I am revisiting a story…a narrative.

It is the narrative of my mother’s death.

And while my most recent novel, Pink & White, focuses on father-daughter relationships, I also have a mother. Had a mother.

I say I’m revisiting the narrative because I believe the retelling of emotionally-potent events changes with time, maturity, and wisdom. I don’t claim to be mature nor wise, but I do know that time has passed. 24 years, to be exact.
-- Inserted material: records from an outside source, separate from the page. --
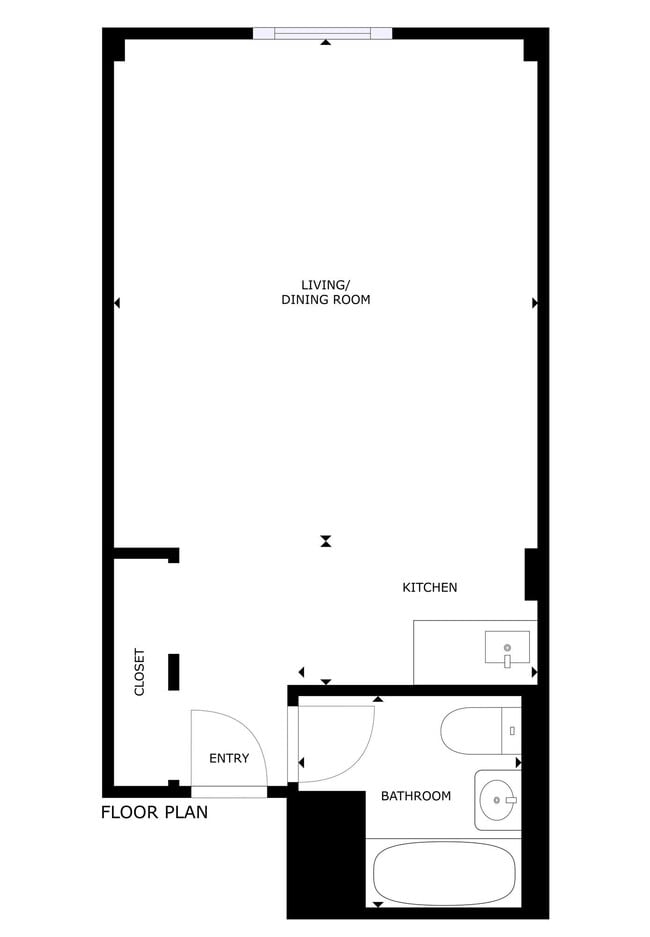Floorplan - Geneva Tower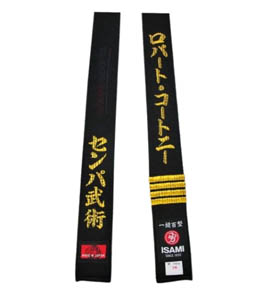 Scramble Ceremonial Black Belt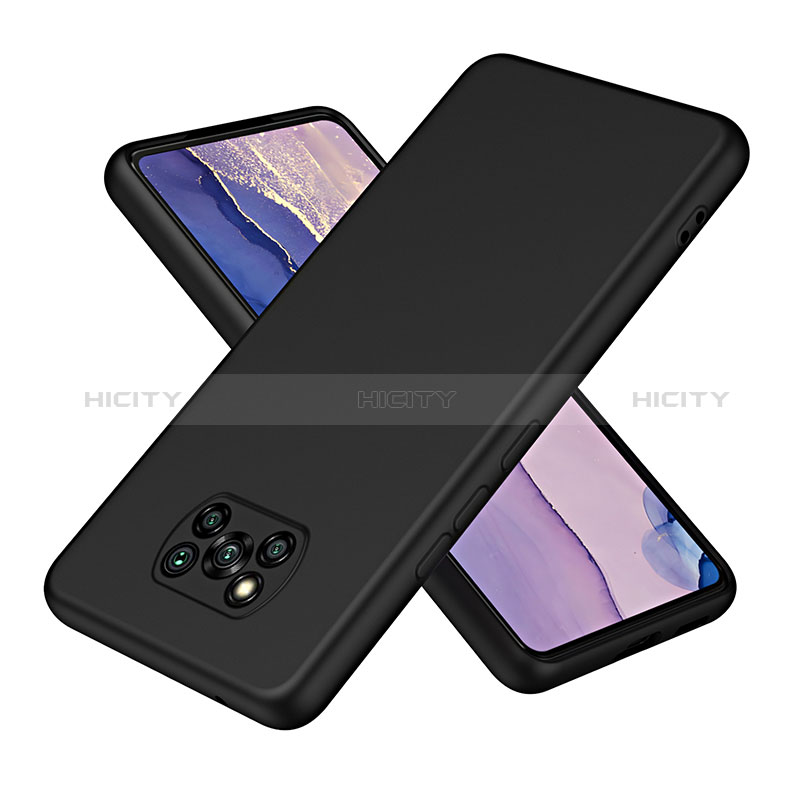 Custodia Silicone Ultra Sottile Morbida 360 Gradi Cover H01P per Xiaomi Poco X3 Pro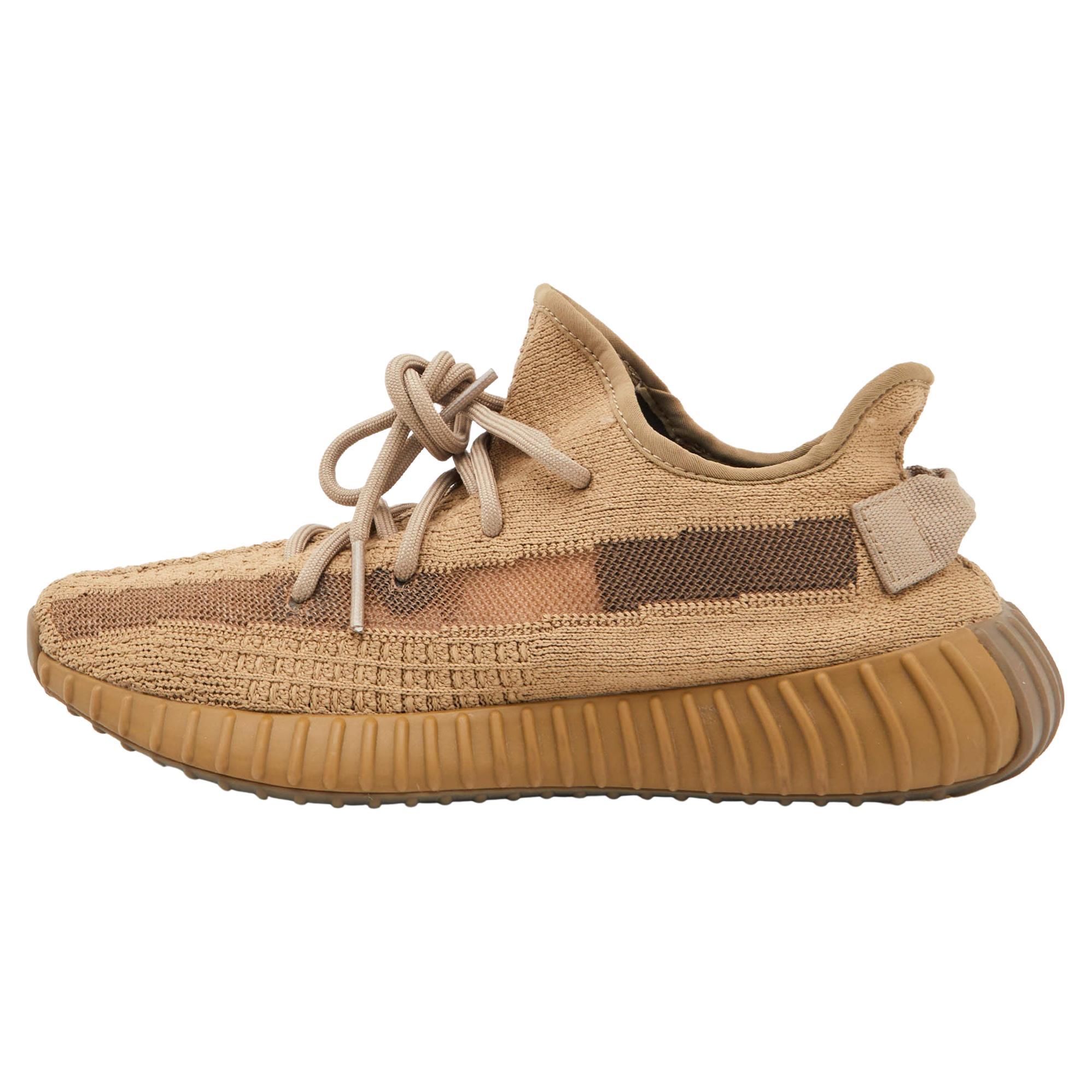 yeezy 350 brown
It was on this day, 24 years ago, that I got this call: Your mother is in a coma; you’d better come.

History is subjective, but it is based on understanding or lack thereof.

As a very young child, I may have looked at a redwood tree, pointed, and said, “Tree.”

As a school-aged child, I would have said, “Look, there’s a redwood tree.”

As a teen, I might have noticed that that part of the redwood tree’s bark was burned, and said, “Huh, that’s weird…the trunk of that redwood tree is burned.”

Post-college, my insights about a redwood tree could have gone something like this: “See that redwood tree? It has a trunk that is burnt. Notice that it sits in the middle of several other smaller redwoods. That’s because a damaged redwood sends out shoots to preserve itself.”

In all of these narratives I am speaking of a redwood tree. All of them are correct. All of them changed with time. The tree did not change; I changed.

And so, too, has my perception grown and changed about my mother’s life and death.

She died.

She died because she did not take care of herself.

She died because when she didn’t take care of herself, her emotional well-being also plummeted.

She died because when she was emotionally and physically not well, she took a lot of prescription drugs that had dire consequences.

My mother died from complications of addiction, unmanaged diabetes, lack of activity, mental health issues, and from giving up on life.

I was not close with my mother. Our relationship was tense and painful and complicated.

I am a mother; a mother who has made mistakes; a mother who had to face her own addictions, and find recovery; a mother who could’ve followed the trajectory of my mother’s life.

Father Tom Weston, a Jesuit priest who is well known in recovery circles, says that we who have left behind a life of drug and alcohol abuse are not recovered, but rather, we are recovering.

I am five years away from the age my mother was when she died, and that is chilling. It seems impossible.

I will visit her grave this week, and bring her tulips. Father Tom’s reflections about recovering from alcohol and drug abuse ring true, and I am applying that truth to my mother’s and my relationship. This week as I sit upon her tombstone, I might whisper something like this, “Hey, Mom…I’m forgiving you.”